Chicken Herbes de Provence

Chicken Herbes de Provence
Chicken Herbes de Provence
This is a very tasty dish ideal for a quick summer Sunday lunch. We like it served with a nice bottle of chilled blush wine.
  • Preparing Time: 30 minutes
  • Total Time: 2 hours and 30 minutes
  • Served Person: 6
roast bake advance regional french fine dining chicken recipes tasty herby main dish contains white meat tree nut free nut free contains gluten red meat free shellfish free dairy free
  • 3 cloves garlic minced
  • 1/2 teaspoon paprika
  • 3 tablespoons olive oil
  • 2 pounds boneless chicken breasts trimmed of any fat
  • 1/4 cup plain flour
  • 2 cups wine i use the wine being served at dinner
  • 1 tablespoon herbes de provence see recipe
  • fresh rosemary, basil, parsley (optional)
  • salt & freshly ground black pepper to taste
  • Carbohydrate 6.63496833655877 g
  • Cholesterol 86.6133333333333 mg
  • Fat 3.66372083337476 g
  • Fiber 0.362850009078661 g
  • Protein 35.22272333377 g
  • Saturated Fat 0.745920000006551 g
  • Serving Size 1 1 Serving (233g)
  • Sodium 127.205916666751 mg
  • Sugar 6.27211832748011 g
  • Trans Fat 0.563837500013738 g
  • Calories 263 calories

A Simple Summer Sunday Lunch: Chicken Herbes de Provence

As a busy working mom, finding time to cook a delicious and satisfying meal can feel like a Herculean task. Weeknights are a whirlwind of school pick-ups, homework battles, and the never-ending to-do list. But Sundays? Sundays are for savoring a little bit of calm and enjoying a meal that feels special, without requiring hours in the kitchen. That's where this Chicken Herbes de Provence recipe comes in.

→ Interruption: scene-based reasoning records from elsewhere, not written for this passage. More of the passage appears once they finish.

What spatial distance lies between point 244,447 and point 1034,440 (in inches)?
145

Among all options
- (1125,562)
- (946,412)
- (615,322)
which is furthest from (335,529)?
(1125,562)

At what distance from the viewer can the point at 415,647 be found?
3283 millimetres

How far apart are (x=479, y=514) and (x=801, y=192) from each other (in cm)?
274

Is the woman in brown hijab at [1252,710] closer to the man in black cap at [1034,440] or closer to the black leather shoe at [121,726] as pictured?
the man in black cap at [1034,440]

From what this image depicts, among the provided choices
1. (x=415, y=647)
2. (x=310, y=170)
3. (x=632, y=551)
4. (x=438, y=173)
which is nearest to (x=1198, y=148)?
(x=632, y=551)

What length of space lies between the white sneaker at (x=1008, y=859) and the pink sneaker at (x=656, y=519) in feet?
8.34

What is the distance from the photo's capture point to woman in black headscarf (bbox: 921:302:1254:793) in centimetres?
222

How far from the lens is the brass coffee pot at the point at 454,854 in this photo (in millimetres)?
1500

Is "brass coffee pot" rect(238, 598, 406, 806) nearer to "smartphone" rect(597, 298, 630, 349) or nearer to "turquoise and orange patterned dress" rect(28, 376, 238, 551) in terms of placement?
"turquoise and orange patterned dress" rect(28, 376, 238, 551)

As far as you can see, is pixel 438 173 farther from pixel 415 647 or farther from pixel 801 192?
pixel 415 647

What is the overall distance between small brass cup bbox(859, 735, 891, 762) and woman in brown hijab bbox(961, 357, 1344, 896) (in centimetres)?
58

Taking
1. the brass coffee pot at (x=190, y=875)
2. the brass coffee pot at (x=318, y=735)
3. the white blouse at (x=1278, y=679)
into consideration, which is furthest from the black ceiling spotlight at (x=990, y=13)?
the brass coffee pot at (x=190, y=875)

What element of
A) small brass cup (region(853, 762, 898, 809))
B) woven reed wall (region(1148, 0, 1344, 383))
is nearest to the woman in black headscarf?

This recipe isn't just quick and easy; it's incredibly flavorful. The blend of Herbes de Provence, a classic French mix of herbs, adds a fragrant and aromatic depth to the chicken. The slow cooking in wine creates a tender, succulent result that's perfect for a relaxed Sunday lunch. I often pair it with a crisp, refreshing blush wine – the same wine I use in the cooking process – creating a harmonious culinary experience. It's the kind of dish that elevates a simple Sunday to something truly memorable. The ease of preparation allows me to spend more time with my family, creating those precious moments that are so often overlooked in the daily hustle.

The beauty of this dish lies in its versatility. It's adaptable to whatever fresh herbs you have on hand – a sprig of rosemary, some fresh basil, or a sprinkle of parsley all add their own unique touch. Feel free to experiment and make it your own. I sometimes add a touch of lemon zest at the end for a vibrant zing. And the best part? The leftovers are just as delicious the next day, making it a perfect recipe for meal prepping. This dish isn't just a meal; it’s a testament to the fact that delicious food doesn't have to be complicated. It's about taking simple ingredients, infusing them with love and flavor, and sharing a meal with those you cherish.

This recipe is also incredibly forgiving. Don't worry about precise measurements; let your senses be your guide. The most important thing is to enjoy the process and the resulting meal. It's a perfect opportunity to relax, unwind, and savor the simple pleasures in life.

So, next Sunday, skip the takeout and embrace the simplicity of this delightful dish. You deserve a delicious and relaxing Sunday lunch, and this Chicken Herbes de Provence will be the perfect way to achieve it. The fragrant aroma filling your kitchen will be the first sign that a truly special and satisfying meal is on its way. Serve it with a side of rice or your favorite roasted vegetables, pour yourself a glass of wine (the same one you used in the dish, if you like!), and enjoy the fruits of your labor. You'll be surprised at how effortlessly elegant and delicious this simple recipe can be.

This is more than just a recipe; it's a moment of peace in a busy week. It's a taste of the simple things in life, beautifully enhanced with the rich flavors of Provençal herbs. It's a delicious memory waiting to be made.

Enjoy!

Step-by-step

    • Mix the flour and the paprika, roll the chicken breasts in the flour mixture.
    • Heat the olive oil in a large pot, and add the chicken, browning it in small enough batches so that the meat browns nicely.
    • Remove the meat, and saute the garlic (remember not too much or it will catch and become bitter).
    • Add the wine and scrape the brown bits from the bottom of the pot, stir, and cook on a high heat until a sauce forms.
    • Turn down the heat to a low simmer, put the chicken back in the pan, sprinkle with the Herbes de Provence, salt, pepper and minced fresh herbs (if desired) and bake at 300f for 2 1/2 hours, or until the chicken is quite tender.
    • Serve with a rice or potato dish.